### Page
--- start ---

Impact Investing and Deep Intention
A Call to Farms is an upcoming public conversation about food, money, soil and peace presented by Slow Money Providence. The gathering will feature a number of Slow Money friends from around the country as well as local farmers, food entrepreneurs and other food system stakeholders from the Providence, RI region.
If there’s anything that frustrates and saddens me in this time of climate change, populism and war, it’s a high TALK:DO ratio. Which does pose a challenge for me, since I do like to talk…
That’s not as idiosyncratic a confession as it first appears. Because I’ve come to see impact investing and mission-related investing and ESG and shareholder activism as pale corporate shadows of deeper personal intention. If durable systemic change is ever going to be a thing, it will need to be rooted in deep personal intention.
My personal intention has been, ever since (gulp!) the 1970s, to “do” something about the gap between the wisdom of E.F. Schumacher (Small is Beautiful) and Wendell Berry (The Unsettling of America and much, much more), on the one hand, and the realities of the money culture and techno-utopianism, on the other. What will life look like after all the moonshots and unicorns and cyber pots of gold? Is it possible to move the economy (in Berry’s words) away from exploitation and towards nurture? After venture capital, could we find our way to nurture capital?

--- end ---

### Data block
--- start ---

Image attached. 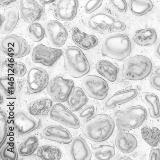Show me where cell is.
<instances>
[{"mask_svg": "<svg viewBox=\"0 0 160 160\" xmlns=\"http://www.w3.org/2000/svg\"><path fill=\"white\" fill-rule=\"evenodd\" d=\"M138 94L136 89L127 88L117 92L105 102L104 106L107 109H112L118 105L127 103L135 98Z\"/></svg>", "mask_w": 160, "mask_h": 160, "instance_id": "d6986e66", "label": "cell"}, {"mask_svg": "<svg viewBox=\"0 0 160 160\" xmlns=\"http://www.w3.org/2000/svg\"><path fill=\"white\" fill-rule=\"evenodd\" d=\"M39 145V140L35 136H30L20 144L18 148L19 154L27 156L33 154Z\"/></svg>", "mask_w": 160, "mask_h": 160, "instance_id": "f546056e", "label": "cell"}, {"mask_svg": "<svg viewBox=\"0 0 160 160\" xmlns=\"http://www.w3.org/2000/svg\"><path fill=\"white\" fill-rule=\"evenodd\" d=\"M4 63L10 75L21 78L26 74L27 68L26 65L22 62L16 61L12 58H8L4 61Z\"/></svg>", "mask_w": 160, "mask_h": 160, "instance_id": "1f68e13d", "label": "cell"}, {"mask_svg": "<svg viewBox=\"0 0 160 160\" xmlns=\"http://www.w3.org/2000/svg\"><path fill=\"white\" fill-rule=\"evenodd\" d=\"M52 119L73 129H78L81 126L80 120L71 111L60 103L52 105L49 112Z\"/></svg>", "mask_w": 160, "mask_h": 160, "instance_id": "30bf717a", "label": "cell"}, {"mask_svg": "<svg viewBox=\"0 0 160 160\" xmlns=\"http://www.w3.org/2000/svg\"><path fill=\"white\" fill-rule=\"evenodd\" d=\"M102 2L103 0H88L85 6V12L87 14H91L98 9Z\"/></svg>", "mask_w": 160, "mask_h": 160, "instance_id": "f35d334b", "label": "cell"}, {"mask_svg": "<svg viewBox=\"0 0 160 160\" xmlns=\"http://www.w3.org/2000/svg\"><path fill=\"white\" fill-rule=\"evenodd\" d=\"M74 87V82L72 79L56 76L49 82L47 92L53 101L62 103L67 101Z\"/></svg>", "mask_w": 160, "mask_h": 160, "instance_id": "ba28073f", "label": "cell"}, {"mask_svg": "<svg viewBox=\"0 0 160 160\" xmlns=\"http://www.w3.org/2000/svg\"><path fill=\"white\" fill-rule=\"evenodd\" d=\"M0 50L6 56L21 58L29 54L30 47L26 40L16 35H8L2 39Z\"/></svg>", "mask_w": 160, "mask_h": 160, "instance_id": "52a82bcc", "label": "cell"}, {"mask_svg": "<svg viewBox=\"0 0 160 160\" xmlns=\"http://www.w3.org/2000/svg\"><path fill=\"white\" fill-rule=\"evenodd\" d=\"M48 73L40 67H33L28 71L27 76L28 92L30 94L40 92L48 87Z\"/></svg>", "mask_w": 160, "mask_h": 160, "instance_id": "7c38bea8", "label": "cell"}, {"mask_svg": "<svg viewBox=\"0 0 160 160\" xmlns=\"http://www.w3.org/2000/svg\"><path fill=\"white\" fill-rule=\"evenodd\" d=\"M151 86L154 89L160 91V66L153 70L150 78Z\"/></svg>", "mask_w": 160, "mask_h": 160, "instance_id": "74e56055", "label": "cell"}, {"mask_svg": "<svg viewBox=\"0 0 160 160\" xmlns=\"http://www.w3.org/2000/svg\"><path fill=\"white\" fill-rule=\"evenodd\" d=\"M55 0H40V2L44 4H49V3H52Z\"/></svg>", "mask_w": 160, "mask_h": 160, "instance_id": "bcb514c9", "label": "cell"}, {"mask_svg": "<svg viewBox=\"0 0 160 160\" xmlns=\"http://www.w3.org/2000/svg\"><path fill=\"white\" fill-rule=\"evenodd\" d=\"M152 69V63L149 58L143 55H136L126 60L122 74L128 80L139 81L147 77Z\"/></svg>", "mask_w": 160, "mask_h": 160, "instance_id": "5b68a950", "label": "cell"}, {"mask_svg": "<svg viewBox=\"0 0 160 160\" xmlns=\"http://www.w3.org/2000/svg\"><path fill=\"white\" fill-rule=\"evenodd\" d=\"M63 55L66 71L72 77L80 78L90 71L91 66L86 56L78 47H67Z\"/></svg>", "mask_w": 160, "mask_h": 160, "instance_id": "3957f363", "label": "cell"}, {"mask_svg": "<svg viewBox=\"0 0 160 160\" xmlns=\"http://www.w3.org/2000/svg\"><path fill=\"white\" fill-rule=\"evenodd\" d=\"M88 99L84 92L80 88L75 87L69 96L67 103L70 110L77 112L88 102Z\"/></svg>", "mask_w": 160, "mask_h": 160, "instance_id": "cb8c5ba5", "label": "cell"}, {"mask_svg": "<svg viewBox=\"0 0 160 160\" xmlns=\"http://www.w3.org/2000/svg\"><path fill=\"white\" fill-rule=\"evenodd\" d=\"M112 115L119 131H129L142 126L146 118L147 112L143 106L136 105L124 110H116Z\"/></svg>", "mask_w": 160, "mask_h": 160, "instance_id": "7a4b0ae2", "label": "cell"}, {"mask_svg": "<svg viewBox=\"0 0 160 160\" xmlns=\"http://www.w3.org/2000/svg\"><path fill=\"white\" fill-rule=\"evenodd\" d=\"M9 131V123L6 112L0 110V143L2 146Z\"/></svg>", "mask_w": 160, "mask_h": 160, "instance_id": "d590c367", "label": "cell"}, {"mask_svg": "<svg viewBox=\"0 0 160 160\" xmlns=\"http://www.w3.org/2000/svg\"><path fill=\"white\" fill-rule=\"evenodd\" d=\"M149 160H160V149H153L150 152Z\"/></svg>", "mask_w": 160, "mask_h": 160, "instance_id": "b9f144b4", "label": "cell"}, {"mask_svg": "<svg viewBox=\"0 0 160 160\" xmlns=\"http://www.w3.org/2000/svg\"><path fill=\"white\" fill-rule=\"evenodd\" d=\"M141 133L144 140L152 147H156L160 143V130L156 127H143Z\"/></svg>", "mask_w": 160, "mask_h": 160, "instance_id": "4dcf8cb0", "label": "cell"}, {"mask_svg": "<svg viewBox=\"0 0 160 160\" xmlns=\"http://www.w3.org/2000/svg\"><path fill=\"white\" fill-rule=\"evenodd\" d=\"M16 0H0V5L1 6L8 5L14 2Z\"/></svg>", "mask_w": 160, "mask_h": 160, "instance_id": "ee69618b", "label": "cell"}, {"mask_svg": "<svg viewBox=\"0 0 160 160\" xmlns=\"http://www.w3.org/2000/svg\"><path fill=\"white\" fill-rule=\"evenodd\" d=\"M129 9L131 13L137 17L144 16L153 8L151 0H129Z\"/></svg>", "mask_w": 160, "mask_h": 160, "instance_id": "83f0119b", "label": "cell"}, {"mask_svg": "<svg viewBox=\"0 0 160 160\" xmlns=\"http://www.w3.org/2000/svg\"><path fill=\"white\" fill-rule=\"evenodd\" d=\"M141 99L148 107L150 117L158 118L160 116V103L158 96L153 93L144 92L141 96Z\"/></svg>", "mask_w": 160, "mask_h": 160, "instance_id": "4316f807", "label": "cell"}, {"mask_svg": "<svg viewBox=\"0 0 160 160\" xmlns=\"http://www.w3.org/2000/svg\"><path fill=\"white\" fill-rule=\"evenodd\" d=\"M37 154L43 160H59L62 157L60 150L56 147L50 145L42 146L38 151Z\"/></svg>", "mask_w": 160, "mask_h": 160, "instance_id": "f1b7e54d", "label": "cell"}, {"mask_svg": "<svg viewBox=\"0 0 160 160\" xmlns=\"http://www.w3.org/2000/svg\"><path fill=\"white\" fill-rule=\"evenodd\" d=\"M43 136L47 140L64 144H69L73 140L69 131L59 125H51L46 127L43 131Z\"/></svg>", "mask_w": 160, "mask_h": 160, "instance_id": "e0dca14e", "label": "cell"}, {"mask_svg": "<svg viewBox=\"0 0 160 160\" xmlns=\"http://www.w3.org/2000/svg\"><path fill=\"white\" fill-rule=\"evenodd\" d=\"M78 6V0H57L52 8V15L60 21H72L77 14Z\"/></svg>", "mask_w": 160, "mask_h": 160, "instance_id": "5bb4252c", "label": "cell"}, {"mask_svg": "<svg viewBox=\"0 0 160 160\" xmlns=\"http://www.w3.org/2000/svg\"><path fill=\"white\" fill-rule=\"evenodd\" d=\"M111 5L120 12H125L127 9V4L125 0H109Z\"/></svg>", "mask_w": 160, "mask_h": 160, "instance_id": "ab89813d", "label": "cell"}, {"mask_svg": "<svg viewBox=\"0 0 160 160\" xmlns=\"http://www.w3.org/2000/svg\"><path fill=\"white\" fill-rule=\"evenodd\" d=\"M96 70L108 81L114 82L118 78L119 69L114 64L107 60H101L96 65Z\"/></svg>", "mask_w": 160, "mask_h": 160, "instance_id": "d4e9b609", "label": "cell"}, {"mask_svg": "<svg viewBox=\"0 0 160 160\" xmlns=\"http://www.w3.org/2000/svg\"><path fill=\"white\" fill-rule=\"evenodd\" d=\"M1 32L9 34L16 27L19 18V10L16 6H11L4 10L3 17L1 15Z\"/></svg>", "mask_w": 160, "mask_h": 160, "instance_id": "ac0fdd59", "label": "cell"}, {"mask_svg": "<svg viewBox=\"0 0 160 160\" xmlns=\"http://www.w3.org/2000/svg\"><path fill=\"white\" fill-rule=\"evenodd\" d=\"M11 124L14 130L19 135L30 133L37 127L36 121L21 110L15 112L11 120Z\"/></svg>", "mask_w": 160, "mask_h": 160, "instance_id": "9a60e30c", "label": "cell"}, {"mask_svg": "<svg viewBox=\"0 0 160 160\" xmlns=\"http://www.w3.org/2000/svg\"><path fill=\"white\" fill-rule=\"evenodd\" d=\"M132 51L130 39L124 34H114L106 38L102 46V54L104 57L122 61Z\"/></svg>", "mask_w": 160, "mask_h": 160, "instance_id": "277c9868", "label": "cell"}, {"mask_svg": "<svg viewBox=\"0 0 160 160\" xmlns=\"http://www.w3.org/2000/svg\"><path fill=\"white\" fill-rule=\"evenodd\" d=\"M115 144L119 151L125 153H129L136 149L138 141L135 137L132 134L121 132L116 137Z\"/></svg>", "mask_w": 160, "mask_h": 160, "instance_id": "7402d4cb", "label": "cell"}, {"mask_svg": "<svg viewBox=\"0 0 160 160\" xmlns=\"http://www.w3.org/2000/svg\"><path fill=\"white\" fill-rule=\"evenodd\" d=\"M95 112V108L93 105H88L81 110L79 114L80 118H90L93 116Z\"/></svg>", "mask_w": 160, "mask_h": 160, "instance_id": "60d3db41", "label": "cell"}, {"mask_svg": "<svg viewBox=\"0 0 160 160\" xmlns=\"http://www.w3.org/2000/svg\"><path fill=\"white\" fill-rule=\"evenodd\" d=\"M44 30L47 38L53 46L61 47L64 45L68 39V32L60 22L50 20L45 25Z\"/></svg>", "mask_w": 160, "mask_h": 160, "instance_id": "4fadbf2b", "label": "cell"}, {"mask_svg": "<svg viewBox=\"0 0 160 160\" xmlns=\"http://www.w3.org/2000/svg\"><path fill=\"white\" fill-rule=\"evenodd\" d=\"M81 86L89 97L95 100H104L108 95V83L104 79L98 76H87L82 80Z\"/></svg>", "mask_w": 160, "mask_h": 160, "instance_id": "9c48e42d", "label": "cell"}, {"mask_svg": "<svg viewBox=\"0 0 160 160\" xmlns=\"http://www.w3.org/2000/svg\"><path fill=\"white\" fill-rule=\"evenodd\" d=\"M1 103H2V101H3V97H2V95L1 93Z\"/></svg>", "mask_w": 160, "mask_h": 160, "instance_id": "7dc6e473", "label": "cell"}, {"mask_svg": "<svg viewBox=\"0 0 160 160\" xmlns=\"http://www.w3.org/2000/svg\"><path fill=\"white\" fill-rule=\"evenodd\" d=\"M19 8L23 20L29 23L40 20L43 12V9L35 0H20Z\"/></svg>", "mask_w": 160, "mask_h": 160, "instance_id": "2e32d148", "label": "cell"}, {"mask_svg": "<svg viewBox=\"0 0 160 160\" xmlns=\"http://www.w3.org/2000/svg\"><path fill=\"white\" fill-rule=\"evenodd\" d=\"M116 159L118 160H132L131 158L127 156H123L121 155H118L116 156Z\"/></svg>", "mask_w": 160, "mask_h": 160, "instance_id": "f6af8a7d", "label": "cell"}, {"mask_svg": "<svg viewBox=\"0 0 160 160\" xmlns=\"http://www.w3.org/2000/svg\"><path fill=\"white\" fill-rule=\"evenodd\" d=\"M0 156L3 160H17L18 151L15 143L8 142L1 151Z\"/></svg>", "mask_w": 160, "mask_h": 160, "instance_id": "8d00e7d4", "label": "cell"}, {"mask_svg": "<svg viewBox=\"0 0 160 160\" xmlns=\"http://www.w3.org/2000/svg\"><path fill=\"white\" fill-rule=\"evenodd\" d=\"M92 152L95 158L99 160H110L116 153L113 147L104 145L94 148Z\"/></svg>", "mask_w": 160, "mask_h": 160, "instance_id": "d6a6232c", "label": "cell"}, {"mask_svg": "<svg viewBox=\"0 0 160 160\" xmlns=\"http://www.w3.org/2000/svg\"><path fill=\"white\" fill-rule=\"evenodd\" d=\"M87 24L93 32L102 34L119 32L126 28L124 22L104 12H98L91 16Z\"/></svg>", "mask_w": 160, "mask_h": 160, "instance_id": "8992f818", "label": "cell"}, {"mask_svg": "<svg viewBox=\"0 0 160 160\" xmlns=\"http://www.w3.org/2000/svg\"><path fill=\"white\" fill-rule=\"evenodd\" d=\"M52 102L49 98H42L31 102L28 106L29 113L33 116H46L50 112Z\"/></svg>", "mask_w": 160, "mask_h": 160, "instance_id": "484cf974", "label": "cell"}, {"mask_svg": "<svg viewBox=\"0 0 160 160\" xmlns=\"http://www.w3.org/2000/svg\"><path fill=\"white\" fill-rule=\"evenodd\" d=\"M133 40L136 43L142 46H148L155 43L157 35L153 28H148L140 29L134 34Z\"/></svg>", "mask_w": 160, "mask_h": 160, "instance_id": "603a6c76", "label": "cell"}, {"mask_svg": "<svg viewBox=\"0 0 160 160\" xmlns=\"http://www.w3.org/2000/svg\"><path fill=\"white\" fill-rule=\"evenodd\" d=\"M28 34L34 42H39L43 40L45 32L43 28L39 23H31L28 28Z\"/></svg>", "mask_w": 160, "mask_h": 160, "instance_id": "e575fe53", "label": "cell"}, {"mask_svg": "<svg viewBox=\"0 0 160 160\" xmlns=\"http://www.w3.org/2000/svg\"><path fill=\"white\" fill-rule=\"evenodd\" d=\"M71 154L74 160H90L92 153L84 139L80 137L76 138L72 142Z\"/></svg>", "mask_w": 160, "mask_h": 160, "instance_id": "ffe728a7", "label": "cell"}, {"mask_svg": "<svg viewBox=\"0 0 160 160\" xmlns=\"http://www.w3.org/2000/svg\"><path fill=\"white\" fill-rule=\"evenodd\" d=\"M115 128V123L110 116L97 114L89 119L82 127V132L89 140L96 142H104L109 138Z\"/></svg>", "mask_w": 160, "mask_h": 160, "instance_id": "6da1fadb", "label": "cell"}, {"mask_svg": "<svg viewBox=\"0 0 160 160\" xmlns=\"http://www.w3.org/2000/svg\"><path fill=\"white\" fill-rule=\"evenodd\" d=\"M155 53L157 58L160 60V41L156 45L155 49Z\"/></svg>", "mask_w": 160, "mask_h": 160, "instance_id": "7bdbcfd3", "label": "cell"}, {"mask_svg": "<svg viewBox=\"0 0 160 160\" xmlns=\"http://www.w3.org/2000/svg\"><path fill=\"white\" fill-rule=\"evenodd\" d=\"M71 36L75 44L83 50H88L93 48L99 43V40L95 36L82 32L77 28L73 29Z\"/></svg>", "mask_w": 160, "mask_h": 160, "instance_id": "44dd1931", "label": "cell"}, {"mask_svg": "<svg viewBox=\"0 0 160 160\" xmlns=\"http://www.w3.org/2000/svg\"><path fill=\"white\" fill-rule=\"evenodd\" d=\"M62 53L63 52L60 49L39 44L34 48L31 57L33 62L51 67L60 58Z\"/></svg>", "mask_w": 160, "mask_h": 160, "instance_id": "8fae6325", "label": "cell"}, {"mask_svg": "<svg viewBox=\"0 0 160 160\" xmlns=\"http://www.w3.org/2000/svg\"><path fill=\"white\" fill-rule=\"evenodd\" d=\"M1 88L8 96L12 95L16 89V79L11 75L3 76L0 78Z\"/></svg>", "mask_w": 160, "mask_h": 160, "instance_id": "836d02e7", "label": "cell"}]
</instances>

--- end ---

Please change every "food" to "farm" in the impact investing piece, starting at "Impact Investing and Deep" and ending at "Providence, RI region.", and write out that stretch again.

Impact Investing and Deep Intention
A Call to Farms is an upcoming public conversation about farm, money, soil and peace presented by Slow Money Providence. The gathering will feature a number of Slow Money friends from around the country as well as local farmers, farm entrepreneurs and other farm system stakeholders from the Providence, RI region.